In the above picture you can see the keyboard drawer.   This uses a sheet of plywood for the bottom of the drawer, and a piece of MDF from the front of the cabinet for the front of the drawer.   It uses standard drawer slides (purchased from Home Depot), which are screwed into the edges of the drawer bottom, and the outside walls of the cabinet.   The keyboard and mouse give access to computer when you need to configure MAME, Hyperspin, or Windows etc.

Rebuilding the trackball

My trackball was getting to feeling pretty rough after 14 years of use.   I had never taken it apart to clean it, and if it sat for a while it would feel really rough.   After some use it would usually get better so I really didn’t make it a priority.    I had a wild hair and decided to see if I could find the parts on HAPP or eBay.   Gameroomguys were selling some carriage bolts I needed for my coindoor, and so I checked to see if they also had the rebuild parts.  Sure enough, they listed the idler arms and the bearings.   You can also buy a kit.  I ordered them both.

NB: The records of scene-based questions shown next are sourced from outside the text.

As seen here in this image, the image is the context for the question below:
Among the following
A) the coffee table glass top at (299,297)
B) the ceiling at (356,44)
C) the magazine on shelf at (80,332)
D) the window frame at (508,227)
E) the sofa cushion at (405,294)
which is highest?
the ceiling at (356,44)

I took the trackball apart and the idler arms/shafts were really dirty and also really worn.   The shafts are the silver colored rods (3 of them).  You can see how dirty and worn they are where the ball rolls against them.


I wiped them down a bit to remove the dirt, just so I could see how much was really wear.   This is what they looked like once they were cleaned.


New idlers/shafts and bearings.


The ball itself was still is pretty good shape, so I didn’t replace that – although you can buy replacements for them.


With the new bearings and idlers/shafts the trackball feels brand new!